**WHAT NEEDS TO BE DONE:**
Present the lines below as a numbered list, leaving out any blank lines.

********************

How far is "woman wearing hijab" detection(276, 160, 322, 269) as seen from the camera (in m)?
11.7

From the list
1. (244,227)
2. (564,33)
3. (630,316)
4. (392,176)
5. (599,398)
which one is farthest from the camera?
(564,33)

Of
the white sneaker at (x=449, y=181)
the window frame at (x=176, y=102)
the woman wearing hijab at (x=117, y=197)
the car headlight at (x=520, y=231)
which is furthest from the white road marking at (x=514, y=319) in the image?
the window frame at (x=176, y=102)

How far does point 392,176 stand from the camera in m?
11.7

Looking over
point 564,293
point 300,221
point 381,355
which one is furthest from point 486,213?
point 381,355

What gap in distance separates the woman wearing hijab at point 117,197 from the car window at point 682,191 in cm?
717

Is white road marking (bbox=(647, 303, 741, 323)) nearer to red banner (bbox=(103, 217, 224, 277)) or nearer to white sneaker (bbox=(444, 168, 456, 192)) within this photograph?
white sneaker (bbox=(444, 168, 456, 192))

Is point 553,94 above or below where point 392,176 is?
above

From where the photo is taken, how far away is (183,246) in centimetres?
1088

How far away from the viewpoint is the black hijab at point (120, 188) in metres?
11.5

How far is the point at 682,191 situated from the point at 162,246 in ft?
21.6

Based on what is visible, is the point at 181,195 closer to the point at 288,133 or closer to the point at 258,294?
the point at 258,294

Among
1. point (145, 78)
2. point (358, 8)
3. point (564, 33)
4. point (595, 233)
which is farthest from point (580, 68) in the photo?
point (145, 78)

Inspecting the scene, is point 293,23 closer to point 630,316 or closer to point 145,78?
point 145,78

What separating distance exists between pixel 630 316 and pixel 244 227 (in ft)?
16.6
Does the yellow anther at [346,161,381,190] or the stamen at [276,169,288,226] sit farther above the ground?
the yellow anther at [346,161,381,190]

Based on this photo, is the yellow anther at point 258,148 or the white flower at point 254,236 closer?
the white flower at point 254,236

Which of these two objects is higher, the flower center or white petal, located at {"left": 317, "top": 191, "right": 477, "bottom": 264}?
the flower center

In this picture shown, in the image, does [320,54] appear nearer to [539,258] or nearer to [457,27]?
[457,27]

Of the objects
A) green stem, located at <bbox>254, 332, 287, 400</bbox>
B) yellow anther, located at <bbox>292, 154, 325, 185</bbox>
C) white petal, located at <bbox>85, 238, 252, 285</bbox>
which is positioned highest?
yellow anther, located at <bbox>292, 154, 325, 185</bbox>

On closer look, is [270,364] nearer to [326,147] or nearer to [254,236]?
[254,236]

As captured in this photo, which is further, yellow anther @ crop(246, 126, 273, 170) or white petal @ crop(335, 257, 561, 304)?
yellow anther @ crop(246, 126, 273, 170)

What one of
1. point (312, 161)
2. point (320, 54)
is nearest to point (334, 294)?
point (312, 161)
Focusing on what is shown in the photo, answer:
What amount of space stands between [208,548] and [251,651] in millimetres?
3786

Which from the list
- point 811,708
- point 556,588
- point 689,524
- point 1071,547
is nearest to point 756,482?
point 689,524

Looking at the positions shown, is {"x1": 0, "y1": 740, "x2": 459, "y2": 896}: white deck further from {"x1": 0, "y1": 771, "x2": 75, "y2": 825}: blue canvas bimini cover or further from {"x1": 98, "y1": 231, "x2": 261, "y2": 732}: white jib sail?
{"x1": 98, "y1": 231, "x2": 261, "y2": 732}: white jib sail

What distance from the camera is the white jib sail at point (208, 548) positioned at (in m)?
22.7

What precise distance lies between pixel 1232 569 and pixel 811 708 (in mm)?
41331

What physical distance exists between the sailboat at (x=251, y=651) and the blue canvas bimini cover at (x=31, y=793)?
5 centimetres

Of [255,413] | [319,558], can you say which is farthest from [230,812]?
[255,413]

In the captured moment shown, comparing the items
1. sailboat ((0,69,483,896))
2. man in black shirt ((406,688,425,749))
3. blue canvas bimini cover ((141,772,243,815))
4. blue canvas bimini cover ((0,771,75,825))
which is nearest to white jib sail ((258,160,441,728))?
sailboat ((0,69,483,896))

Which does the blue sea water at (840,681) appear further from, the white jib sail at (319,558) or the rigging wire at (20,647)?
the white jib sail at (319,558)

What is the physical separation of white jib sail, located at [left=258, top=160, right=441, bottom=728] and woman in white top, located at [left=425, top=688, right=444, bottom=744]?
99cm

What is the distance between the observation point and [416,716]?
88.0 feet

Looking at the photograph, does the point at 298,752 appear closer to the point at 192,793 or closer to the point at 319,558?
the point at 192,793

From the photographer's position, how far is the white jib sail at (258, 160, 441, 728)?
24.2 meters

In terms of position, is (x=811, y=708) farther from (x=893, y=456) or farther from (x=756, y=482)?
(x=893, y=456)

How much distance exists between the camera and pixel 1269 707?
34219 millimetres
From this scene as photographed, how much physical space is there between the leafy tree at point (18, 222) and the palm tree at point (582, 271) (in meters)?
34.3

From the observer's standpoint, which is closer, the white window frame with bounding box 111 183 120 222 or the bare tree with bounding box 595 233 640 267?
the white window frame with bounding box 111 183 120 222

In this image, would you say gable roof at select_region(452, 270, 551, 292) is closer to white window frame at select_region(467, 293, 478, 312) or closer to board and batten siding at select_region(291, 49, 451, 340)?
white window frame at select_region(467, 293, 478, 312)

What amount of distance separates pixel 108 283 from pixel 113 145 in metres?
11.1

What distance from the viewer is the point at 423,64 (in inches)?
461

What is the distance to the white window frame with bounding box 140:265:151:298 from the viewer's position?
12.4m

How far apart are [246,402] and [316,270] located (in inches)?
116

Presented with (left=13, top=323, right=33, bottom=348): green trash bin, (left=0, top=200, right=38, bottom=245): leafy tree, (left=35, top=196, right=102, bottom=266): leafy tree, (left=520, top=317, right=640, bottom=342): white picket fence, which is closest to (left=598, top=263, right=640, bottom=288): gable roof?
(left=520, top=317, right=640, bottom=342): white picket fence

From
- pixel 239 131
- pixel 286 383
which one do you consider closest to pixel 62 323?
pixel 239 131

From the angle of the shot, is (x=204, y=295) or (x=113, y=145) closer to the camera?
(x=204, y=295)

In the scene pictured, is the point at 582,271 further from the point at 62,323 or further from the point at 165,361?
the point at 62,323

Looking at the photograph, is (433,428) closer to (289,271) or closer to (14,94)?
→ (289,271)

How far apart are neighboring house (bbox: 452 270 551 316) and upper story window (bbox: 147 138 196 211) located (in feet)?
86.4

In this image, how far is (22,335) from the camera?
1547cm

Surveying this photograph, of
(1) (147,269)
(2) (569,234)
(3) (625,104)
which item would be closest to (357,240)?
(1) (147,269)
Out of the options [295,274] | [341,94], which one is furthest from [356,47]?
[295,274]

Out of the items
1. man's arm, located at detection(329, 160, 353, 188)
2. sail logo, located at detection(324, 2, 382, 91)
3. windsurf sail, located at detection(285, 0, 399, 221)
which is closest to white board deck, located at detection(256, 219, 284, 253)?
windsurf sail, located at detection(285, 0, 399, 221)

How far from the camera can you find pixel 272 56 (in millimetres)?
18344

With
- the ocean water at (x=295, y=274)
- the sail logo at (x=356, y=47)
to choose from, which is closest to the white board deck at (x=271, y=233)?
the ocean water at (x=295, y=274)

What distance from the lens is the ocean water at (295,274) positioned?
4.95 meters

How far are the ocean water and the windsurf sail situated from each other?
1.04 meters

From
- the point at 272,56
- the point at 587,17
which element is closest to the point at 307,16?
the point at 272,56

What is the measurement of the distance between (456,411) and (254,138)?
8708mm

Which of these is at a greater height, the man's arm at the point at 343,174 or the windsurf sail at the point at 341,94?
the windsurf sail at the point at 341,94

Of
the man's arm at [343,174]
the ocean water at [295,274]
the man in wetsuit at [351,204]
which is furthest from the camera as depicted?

********************

**ANSWER:**
1. How far is "woman wearing hijab" detection(276, 160, 322, 269) as seen from the camera (in m)?
2. 11.7
3. From the list
4. 1. (244,227)
5. 2. (564,33)
6. 3. (630,316)
7. 4. (392,176)
8. 5. (599,398)
9. which one is farthest from the camera?
10. (564,33)
11. Of
12. the white sneaker at (x=449, y=181)
13. the window frame at (x=176, y=102)
14. the woman wearing hijab at (x=117, y=197)
15. the car headlight at (x=520, y=231)
16. which is furthest from the white road marking at (x=514, y=319) in the image?
17. the window frame at (x=176, y=102)
18. How far does point 392,176 stand from the camera in m?
19. 11.7
20. Looking over
21. point 564,293
22. point 300,221
23. point 381,355
24. which one is furthest from point 486,213?
25. point 381,355
26. What gap in distance separates the woman wearing hijab at point 117,197 from the car window at point 682,191 in cm?
27. 717
28. Is white road marking (bbox=(647, 303, 741, 323)) nearer to red banner (bbox=(103, 217, 224, 277)) or nearer to white sneaker (bbox=(444, 168, 456, 192)) within this photograph?
29. white sneaker (bbox=(444, 168, 456, 192))
30. Is point 553,94 above or below where point 392,176 is?
31. above
32. From where the photo is taken, how far away is (183,246) in centimetres?
33. 1088
34. How far away from the viewpoint is the black hijab at point (120, 188) in metres?
35. 11.5
36. How far is the point at 682,191 situated from the point at 162,246 in ft?
37. 21.6
38. Based on what is visible, is the point at 181,195 closer to the point at 288,133 or closer to the point at 258,294?
39. the point at 258,294
40. Among
41. 1. point (145, 78)
42. 2. point (358, 8)
43. 3. point (564, 33)
44. 4. point (595, 233)
45. which is farthest from point (580, 68) in the photo?
46. point (145, 78)
47. Inspecting the scene, is point 293,23 closer to point 630,316 or closer to point 145,78?
48. point 145,78
49. What separating distance exists between pixel 630 316 and pixel 244 227 (in ft)?
50. 16.6
51. Does the yellow anther at [346,161,381,190] or the stamen at [276,169,288,226] sit farther above the ground?
52. the yellow anther at [346,161,381,190]
53. Based on this photo, is the yellow anther at point 258,148 or the white flower at point 254,236 closer?
54. the white flower at point 254,236
55. Which of these two objects is higher, the flower center or white petal, located at {"left": 317, "top": 191, "right": 477, "bottom": 264}?
56. the flower center
57. In this picture shown, in the image, does [320,54] appear nearer to [539,258] or nearer to [457,27]?
58. [457,27]
59. Of the objects
60. A) green stem, located at <bbox>254, 332, 287, 400</bbox>
61. B) yellow anther, located at <bbox>292, 154, 325, 185</bbox>
62. C) white petal, located at <bbox>85, 238, 252, 285</bbox>
63. which is positioned highest?
64. yellow anther, located at <bbox>292, 154, 325, 185</bbox>
65. On closer look, is [270,364] nearer to [326,147] or nearer to [254,236]?
66. [254,236]
67. As captured in this photo, which is further, yellow anther @ crop(246, 126, 273, 170) or white petal @ crop(335, 257, 561, 304)?
68. yellow anther @ crop(246, 126, 273, 170)
69. What one of
70. 1. point (312, 161)
71. 2. point (320, 54)
72. is nearest to point (334, 294)?
73. point (312, 161)
74. Focusing on what is shown in the photo, answer:
75. What amount of space stands between [208,548] and [251,651] in millimetres?
76. 3786
77. Which from the list
78. - point 811,708
79. - point 556,588
80. - point 689,524
81. - point 1071,547
82. is nearest to point 756,482?
83. point 689,524
84. Looking at the positions shown, is {"x1": 0, "y1": 740, "x2": 459, "y2": 896}: white deck further from {"x1": 0, "y1": 771, "x2": 75, "y2": 825}: blue canvas bimini cover or further from {"x1": 98, "y1": 231, "x2": 261, "y2": 732}: white jib sail?
85. {"x1": 98, "y1": 231, "x2": 261, "y2": 732}: white jib sail
86. What distance from the camera is the white jib sail at point (208, 548) positioned at (in m)?
87. 22.7
88. What precise distance lies between pixel 1232 569 and pixel 811 708 (in mm)?
89. 41331
90. What physical distance exists between the sailboat at (x=251, y=651) and the blue canvas bimini cover at (x=31, y=793)?
91. 5 centimetres
92. Of [255,413] | [319,558], can you say which is farthest from [230,812]?
93. [255,413]
94. In the captured moment shown, comparing the items
95. 1. sailboat ((0,69,483,896))
96. 2. man in black shirt ((406,688,425,749))
97. 3. blue canvas bimini cover ((141,772,243,815))
98. 4. blue canvas bimini cover ((0,771,75,825))
99. which is nearest to white jib sail ((258,160,441,728))?
100. sailboat ((0,69,483,896))
101. Which does the blue sea water at (840,681) appear further from, the white jib sail at (319,558) or the rigging wire at (20,647)?
102. the white jib sail at (319,558)
103. What is the physical separation of white jib sail, located at [left=258, top=160, right=441, bottom=728] and woman in white top, located at [left=425, top=688, right=444, bottom=744]?
104. 99cm
105. What is the distance between the observation point and [416,716]?
106. 88.0 feet
107. Looking at the photograph, does the point at 298,752 appear closer to the point at 192,793 or closer to the point at 319,558?
108. the point at 192,793
109. From the photographer's position, how far is the white jib sail at (258, 160, 441, 728)?
110. 24.2 meters
111. In terms of position, is (x=811, y=708) farther from (x=893, y=456) or farther from (x=756, y=482)?
112. (x=893, y=456)
113. How much distance exists between the camera and pixel 1269 707?
114. 34219 millimetres
115. From this scene as photographed, how much physical space is there between the leafy tree at point (18, 222) and the palm tree at point (582, 271) (in meters)?
116. 34.3
117. From the observer's standpoint, which is closer, the white window frame with bounding box 111 183 120 222 or the bare tree with bounding box 595 233 640 267?
118. the white window frame with bounding box 111 183 120 222
119. In this image, would you say gable roof at select_region(452, 270, 551, 292) is closer to white window frame at select_region(467, 293, 478, 312) or closer to board and batten siding at select_region(291, 49, 451, 340)?
120. white window frame at select_region(467, 293, 478, 312)
121. What amount of distance separates pixel 108 283 from pixel 113 145 in metres?
122. 11.1
123. What distance from the viewer is the point at 423,64 (in inches)?
124. 461
125. What is the distance to the white window frame with bounding box 140:265:151:298 from the viewer's position?
126. 12.4m
127. How far apart are [246,402] and [316,270] located (in inches)?
128. 116
129. Presented with (left=13, top=323, right=33, bottom=348): green trash bin, (left=0, top=200, right=38, bottom=245): leafy tree, (left=35, top=196, right=102, bottom=266): leafy tree, (left=520, top=317, right=640, bottom=342): white picket fence, which is closest to (left=598, top=263, right=640, bottom=288): gable roof?
130. (left=520, top=317, right=640, bottom=342): white picket fence
131. From
132. - pixel 239 131
133. - pixel 286 383
134. which one do you consider closest to pixel 62 323?
135. pixel 239 131
136. From the angle of the shot, is (x=204, y=295) or (x=113, y=145) closer to the camera?
137. (x=204, y=295)
138. In the scene pictured, is the point at 582,271 further from the point at 62,323 or further from the point at 165,361?
139. the point at 62,323
140. Looking at the photograph, is (433,428) closer to (289,271) or closer to (14,94)?
141. → (289,271)
142. How far apart are neighboring house (bbox: 452 270 551 316) and upper story window (bbox: 147 138 196 211) located (in feet)?
143. 86.4
144. In this image, how far is (22,335) from the camera?
145. 1547cm
146. Surveying this photograph, of
147. (1) (147,269)
148. (2) (569,234)
149. (3) (625,104)
150. which item would be closest to (357,240)?
151. (1) (147,269)
152. Out of the options [295,274] | [341,94], which one is furthest from [356,47]?
153. [295,274]
154. Out of the items
155. 1. man's arm, located at detection(329, 160, 353, 188)
156. 2. sail logo, located at detection(324, 2, 382, 91)
157. 3. windsurf sail, located at detection(285, 0, 399, 221)
158. which is closest to white board deck, located at detection(256, 219, 284, 253)?
159. windsurf sail, located at detection(285, 0, 399, 221)
160. How far from the camera can you find pixel 272 56 (in millimetres)?
161. 18344
162. With
163. - the ocean water at (x=295, y=274)
164. - the sail logo at (x=356, y=47)
165. to choose from, which is closest to the white board deck at (x=271, y=233)?
166. the ocean water at (x=295, y=274)
167. What distance from the lens is the ocean water at (295,274) positioned?
168. 4.95 meters
169. How far are the ocean water and the windsurf sail situated from each other?
170. 1.04 meters
171. From
172. - the point at 272,56
173. - the point at 587,17
174. which element is closest to the point at 307,16?
175. the point at 272,56
176. What is the measurement of the distance between (456,411) and (254,138)?
177. 8708mm
178. Which of these is at a greater height, the man's arm at the point at 343,174 or the windsurf sail at the point at 341,94?
179. the windsurf sail at the point at 341,94
180. Of
181. the man's arm at [343,174]
182. the ocean water at [295,274]
183. the man in wetsuit at [351,204]
184. which is furthest from the camera as depicted?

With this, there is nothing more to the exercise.